Pensou que sua vida tinha sido, em certo sentido, uma grande mentira até agora. Se pudesse responder a pergunta que a esposa fizera, talvez já estivesse trabalhando no que gosta, usaria uma roupa diferente e, com um sorriso iluminando o pensamento seguinte, chegou a falar sozinho:
– Não sei se teria me casado com você!
Quem se casou? Quem escolheu esse trabalho? Quem pensou no nome do filho?
Como seria minha vida se eu soubesse quem era desde o começo?
Se Deus existisse mesmo, deveríamos saber o que nos faz feliz desde sempre, mas para isso precisaríamos não nos sentirmos culpados em desobedecer, em teimar contra pessoas, que, em nome de um tipo de “amor” possessivo nos indicaram o que era melhor para nós. É assim que a infelicidade passa de geração em geração, mas é aquela história: vai que no próximo mundo, na próxima vida…
Ainda era jovem de certa forma, mas ter uma família deixa a liberdade mais estreita, arriscar passa a ser conjugado no futuro do subjuntivo. A vida já não era mais dele, era o que lhe disseram quando se tornou pai.
Pediu uma caneta ao garçom, anotou a estrofe do poema, pagou a conta e saiu para ir para casa, perdido de quem nunca tinha sido até agora.

Mal a mesa tinha sido limpa, o copo de whisky recolhido que Maira chegou. Habitué dos lugares solitários, escolhia a mesa pelo poema, mas hoje o “Prosa” estava lotado e não tinha escolha. Se considerava mística e, para ela, tudo tinha uma mensagem que bastaria ter olhos para ver, segundo sua própria filosofia. Assim, o fato de só ter aquela mesa vaga, tinha como significado que o poema da parede era uma mensagem importante, uma coincidência divina.
Pediu a taça de espumante com um sorriso que esbanjava simpatia. Tirou os óculos da bolsa e suspirou buscando concentração para ler o poema. Quando viu que era de Clarice Lispector, lembrou que já tinha ouvido falar, mas nunca tinha lido nada escrito por ela. Apoiou a rosto na mão e começou a ler. Um calafrio percorreu todo seu corpo quando se deparou com a frase:

“ Metade das coisas que eu faria se eu fosse eu, não posso contar. Acho, por exemplo, que por um certo motivo eu terminaria presa na cadeia. E se eu fosse eu daria tudo o que é meu, e confiaria o futuro ao futuro. “

Era o que ela precisava ouvir!
Sua dúvida acabara de receber a “mensagem” que precisava! Iria amanhã mesmo vender o carro, pedir demissão e fazer aquela viagem de um ano para a Índia, com a qual havia sonhado meses atrás. Desde que acordou, na manhã seguinte, estava impressionada com o realismo do sonho.
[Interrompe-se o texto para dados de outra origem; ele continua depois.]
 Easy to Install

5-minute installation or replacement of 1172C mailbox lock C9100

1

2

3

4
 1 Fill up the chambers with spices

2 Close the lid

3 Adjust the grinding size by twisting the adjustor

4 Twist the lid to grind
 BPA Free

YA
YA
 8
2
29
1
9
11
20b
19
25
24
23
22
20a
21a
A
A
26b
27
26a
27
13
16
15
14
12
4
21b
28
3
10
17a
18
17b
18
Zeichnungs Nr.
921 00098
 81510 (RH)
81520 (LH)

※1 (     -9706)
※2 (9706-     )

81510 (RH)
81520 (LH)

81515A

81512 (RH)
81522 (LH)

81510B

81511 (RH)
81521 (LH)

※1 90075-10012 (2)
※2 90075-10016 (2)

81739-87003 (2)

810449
Passou os dias seguintes pesquisando sobre essa viagem que, tinha certeza, mudaria sua vida.
Sua amiga mais conservadora, tinha alertado que esse sonho tinha a ver com o filme que ela assistira e que ela não era a Julia Roberts,  que estaria fazendo uma loucura. Sugeriu que avaliasse com muito cuidado essa ideia de ir embora. Em um ano, tudo pode mudar. Quem garante que arrumaria emprego quando voltasse? Não daria para ter a vida a que se acostumou dando aulas de yoga, mesmo que tivesse aprendido na Índia.

A lembrança das palavras da amiga foi muito menor que a emoção. Bateu uma foto da estrofe do poema e mandou pelo Whattsapp para a amiga com a mensagem:
“Viu! Eu sabia! Olha a inspiração que recebi! ”
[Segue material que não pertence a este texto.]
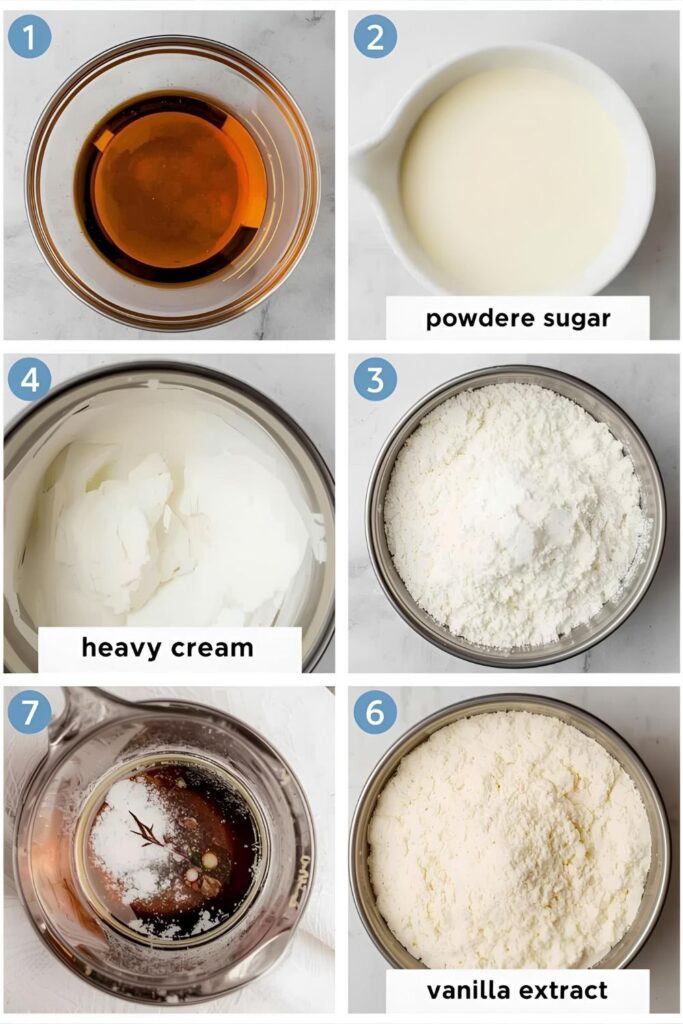 1

2

powdere sugar

4

heavy cream

3

7

6

vanilla extract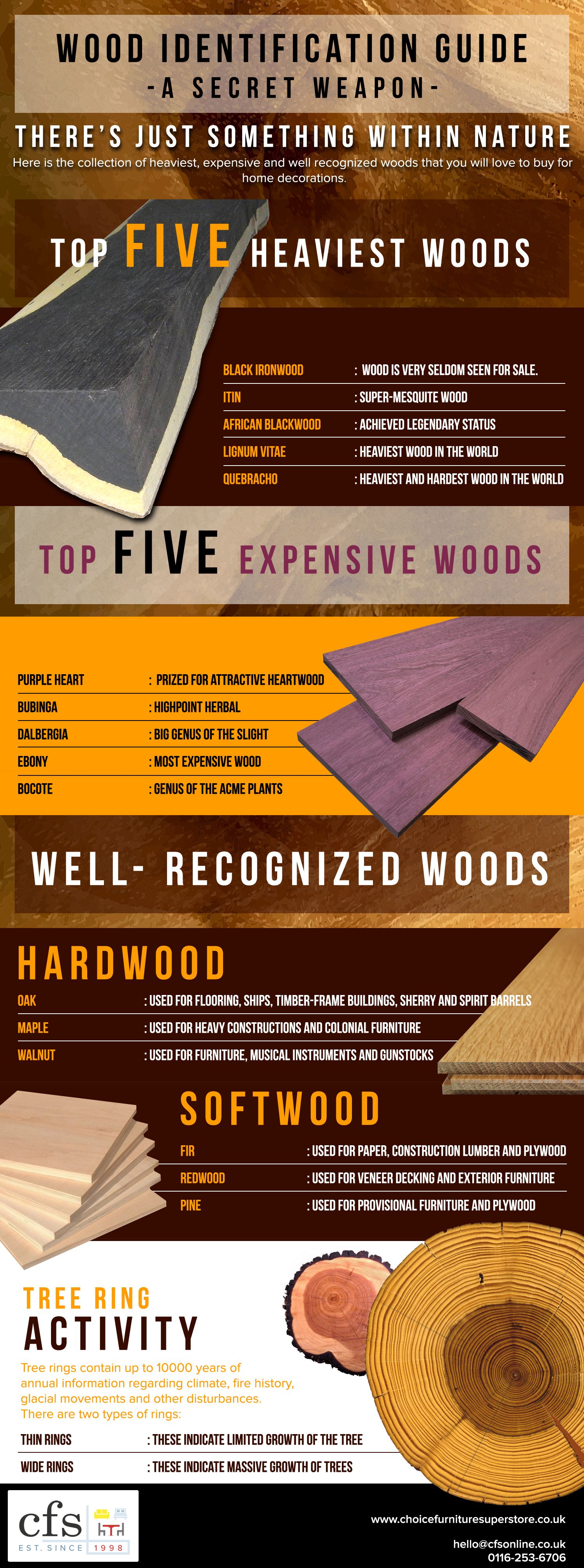 WOOD IDENTIFICATION GUIDE
-A SECRET WEAPON-

THERE'S JUST SOMETHING WITHIN NATURE

Here is the collection of heaviest, expensive and well recognized woods that you will love to buy for home decorations.

TOP FIVE HEAVIEST WOODS

| | |
|---|---|
| BLACK IRONWOOD | : WOOD IS VERY SELDOM SEEN FOR SALE. |
| ITIN | : SUPER-MESQUITE WOOD |
| AFRICAN BLACKWOOD | : ACHIEVED LEGENDARY STATUS |
| LIGNUM VITAE | : HEAVIEST WOOD IN THE WORLD |
| QUEBRACHO | : HEAVIEST AND HARDEST WOOD IN THE WORLD |

TOP FIVE EXPENSIVE WOODS

| | |
|---|---|
| PURPLE HEART | : PRIZED FOR ATTRACTIVE HEARTWOOD |
| BUBINGA | : HIGHPOINT HERBAL |
| DALBERGIA | : BIG GENUS OF THE SLIGHT |
| EBONY | : MOST EXPENSIVE WOOD |
| BOCOTE | : GENUS OF THE ACME PLANTS |

WELL- RECOGNIZED WOODS

HARDWOOD

| | |
|---|---|
| OAK | : USED FOR FLOORING, SHIPS, TIMBER-FRAME BUILDINGS, SHERRY AND SPIRIT BARRELS |
| MAPLE | : USED FOR HEAVY CONSTRUCTIONS AND COLONIAL FURNITURE |
| WALNUT | : USED FOR FURNITURE, MUSICAL INSTRUMENTS AND GUNSTOCKS |

SOFTWOOD

| | |
|---|---|
| FIR | : USED FOR PAPER, CONSTRUCTION LUMBER AND PLYWOOD |
| REDWOOD | : USED FOR VENEER DECKING AND EXTERIOR FURNITURE |
| PINE | : USED FOR PROVISIONAL FURNITURE AND PLYWOOD |

TREE RING
ACTIVITY

Tree rings contain up to 10000 years of annual information regarding climate, fire history, glacial movements and other disturbances. There are two types of rings:

| | |
|---|---|
| THIN RINGS | : THESE INDICATE LIMITED GROWTH OF THE TREE |
| WIDE RINGS | : THESE INDICATE MASSIVE GROWTH OF TREES |

cfs
EST. SINCE 1998

www.choicefurnituresuperstore.co.uk
hello@cfsonline.co.uk
0116-253-6706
Pagou a conta sem sequer ter tomado um gole da bebida e saiu como se tivesse ganho na loteria. O garçom, acostumado com o que acontecia nas mesas individuais, não estranhou.
No dia seguinte, era o dia da semana de trocar todos os poemas e essa tarefa era do dono. Enquanto ele colocava os novos poemas nas mesas e na parede, o garçom mais antigo sempre pensava o que poderia mudar,  se os poemas fossem trocados nas terças ao invés das quintas.